Introduction
"As we know,
There are known knowns.
There are things we know we know.
We also know
There are known unknowns.
That is to say
We know there are some things
We do not know.”- Donald Rumsfeld
In a recent article by James Travis, the handling of NULLs in SQL Server was explored. I discovered some inaccuracies in the article; some caused by inaccuracies in SQL Server Books Online, others rooted in trying to apply other standard 3GL and 4GL programming language two-valued logic to the three-valued logic employed by ANSI SQL.
This article was written to explain ANSI SQL three-valued logic and correct the inaccuracies presented
What is NULL?
First, let's start by defining what a NULL is in SQL-speak. ANSI-SQL defines NULL as "a special value, or mark, that is used to indicate the absence of any data value." (ANSI-92) NULL in SQL is not a "data value", but rather an indicator that we have missing data. As an example, we’ll look at the following table which contains last name, first name and middle name.

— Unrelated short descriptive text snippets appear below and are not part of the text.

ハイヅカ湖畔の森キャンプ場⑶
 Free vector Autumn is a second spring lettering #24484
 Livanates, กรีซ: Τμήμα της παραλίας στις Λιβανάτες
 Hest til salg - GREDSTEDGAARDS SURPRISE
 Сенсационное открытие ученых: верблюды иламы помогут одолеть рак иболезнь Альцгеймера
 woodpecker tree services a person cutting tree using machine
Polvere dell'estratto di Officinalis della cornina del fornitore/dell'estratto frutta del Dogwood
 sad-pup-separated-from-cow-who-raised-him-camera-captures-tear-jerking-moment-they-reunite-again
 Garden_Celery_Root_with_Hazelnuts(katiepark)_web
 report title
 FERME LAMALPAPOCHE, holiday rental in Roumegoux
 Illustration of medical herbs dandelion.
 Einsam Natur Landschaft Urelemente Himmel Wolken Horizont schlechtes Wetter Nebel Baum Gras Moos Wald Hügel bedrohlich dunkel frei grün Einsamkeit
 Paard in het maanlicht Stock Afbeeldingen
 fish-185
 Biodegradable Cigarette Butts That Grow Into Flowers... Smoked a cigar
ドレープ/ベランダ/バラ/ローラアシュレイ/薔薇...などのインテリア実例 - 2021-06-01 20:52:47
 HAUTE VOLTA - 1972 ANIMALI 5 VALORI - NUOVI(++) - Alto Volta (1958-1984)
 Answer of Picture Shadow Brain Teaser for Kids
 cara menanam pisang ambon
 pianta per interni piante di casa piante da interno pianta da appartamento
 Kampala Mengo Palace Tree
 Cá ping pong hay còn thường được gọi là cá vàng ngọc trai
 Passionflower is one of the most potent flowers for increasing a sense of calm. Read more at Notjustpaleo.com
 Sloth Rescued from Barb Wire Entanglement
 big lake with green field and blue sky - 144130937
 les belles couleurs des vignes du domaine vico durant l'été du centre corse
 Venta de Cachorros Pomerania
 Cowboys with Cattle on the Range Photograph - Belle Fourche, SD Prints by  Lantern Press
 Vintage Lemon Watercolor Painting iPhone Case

Last_Name | First_Name | Middle_Name |
'Smith' | 'Linda' | 'Anita' |
'Washington' | 'Larry' | '' |
'Jones' | 'John' | NULL |
In this example, we know that Linda Smith has a middle name, and we know that it is 'Anita'. We have populated Larry Washington's Middle_Name column with a Zero-Length String ('') indicating that we know for a fact Larry has no middle name. These are the "known knowns" in Rumsfeld-speak.
In the case of John Jones, however, we have set the Middle_Name column to NULL. This indicates that we do not know whether John has a middle name or not. We may discover, in the future, that John has a middle name; likewise, we may discover he has no middle name. In either case, we will update his row accordingly. So, NULLs represent our "known unknowns"; the only thing we know for a fact is that we do *not* know whether John has a middle name or not.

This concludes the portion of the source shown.